Hierarchical clustering of time series in Python scipy/numpy/pandas?

I have a DataFrame with some time series. I created a correlation matrix from those time series and I'd like to create a hierarchical clustering on this correlation matrix. How can I do that?
#
# let't pretend this DataFrame contains some time series
#
df = pd.DataFrame((np.random.randn(150)).reshape(10,15))
0 1 2 13 14
0 0.369746 0.093882 -0.656211 .... -0.596936 0 0.095960
1 0.641457 1.120405 -0.468639 .... -2.070802 1 -1.254159
2 0.360756 -0.222554 0.367893 .... 0.566299 2 0.932898
3 0.733130 0.666270 -0.624351 .... -0.377017 3 0.340360
4 -0.263967 1.143818 0.554947 .... 0.220406 4 -0.585353
5 0.082964 -0.311667 1.323161 .... -1.190672 5 -0.828039
6 0.173685 0.719818 -0.881854 .... -1.048066 6 -1.388395
7 0.118301 -0.268945 0.909022 .... 0.094301 7 1.111376
8 -1.341381 0.599435 -0.318425 .... 1.053272 8 -0.763416
9 -1.146692 0.453125 0.150241 .... 0.454584 9 1.506249
#
# I can create a correlation matrix like this
#
correlation_matrix = df.corr(method='spearman')
0 1 ... 13 14
0 1.000000 -0.139394 ... 0.090909 0.309091
1 -0.139394 1.000000 ... -0.636364 0.115152
2 0.175758 0.733333 ... -0.515152 -0.163636
3 0.309091 0.163636 ... -0.248485 -0.127273
4 0.600000 -0.103030 ... 0.151515 0.175758
5 -0.078788 0.054545 ... -0.296970 -0.187879
6 -0.175758 -0.272727 ... 0.151515 -0.139394
7 0.163636 -0.042424 ... 0.187879 0.248485
8 0.030303 0.915152 ... -0.430303 0.296970
9 -0.696970 0.321212 ... -0.236364 -0.151515
10 0.163636 0.115152 ... -0.163636 0.381818
11 0.321212 -0.236364 ... -0.127273 -0.224242
12 -0.054545 -0.200000 ... 0.078788 0.236364
13 0.090909 -0.636364 ... 1.000000 0.381818
14 0.309091 0.115152 ... 0.381818 1.000000
Now, how can build the Hierarchical clustering on this matrix?
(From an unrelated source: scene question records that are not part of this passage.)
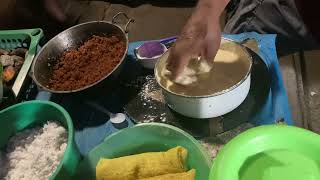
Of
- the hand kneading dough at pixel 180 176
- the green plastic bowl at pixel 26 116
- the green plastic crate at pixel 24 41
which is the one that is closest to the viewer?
the hand kneading dough at pixel 180 176

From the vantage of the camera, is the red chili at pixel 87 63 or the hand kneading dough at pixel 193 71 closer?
the hand kneading dough at pixel 193 71

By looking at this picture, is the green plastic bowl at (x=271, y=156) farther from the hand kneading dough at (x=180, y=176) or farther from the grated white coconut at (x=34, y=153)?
the grated white coconut at (x=34, y=153)

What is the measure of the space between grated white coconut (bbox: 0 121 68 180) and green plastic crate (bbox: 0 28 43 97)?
28cm

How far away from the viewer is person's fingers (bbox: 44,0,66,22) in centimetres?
180

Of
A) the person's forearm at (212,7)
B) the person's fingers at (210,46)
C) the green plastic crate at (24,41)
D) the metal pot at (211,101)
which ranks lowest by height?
the green plastic crate at (24,41)

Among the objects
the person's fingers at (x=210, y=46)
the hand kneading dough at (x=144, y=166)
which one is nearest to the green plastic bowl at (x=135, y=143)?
the hand kneading dough at (x=144, y=166)

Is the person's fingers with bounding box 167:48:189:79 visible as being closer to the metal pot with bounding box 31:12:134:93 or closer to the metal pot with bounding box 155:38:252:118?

Here is a step by step guide on how to build the Hierarchical Clustering and Dendrogram out of our time series using SciPy. Please note that also scikit-learn (a powerful data analysis library built on top of SciPY) has many other clustering algorithms implemented.
First we build some synthetic time series to work with. We'll build 6 groups of correlated time series and we expect the hierarchical clustering to detect those six groups.
import numpy as np
import seaborn as sns
import pandas as pd
from scipy import stats
import scipy.cluster.hierarchy as hac
import matplotlib.pyplot as plt
#
# build 6 time series groups for testing, called: a, b, c, d, e, f
#
num_samples = 61
group_size = 10
#
# create the main time series for each group
#
x = np.linspace(0, 5, num_samples)
scale = 4
a = scale * np.sin(x)
b = scale * (np.cos(1+x*3) + np.linspace(0, 1, num_samples))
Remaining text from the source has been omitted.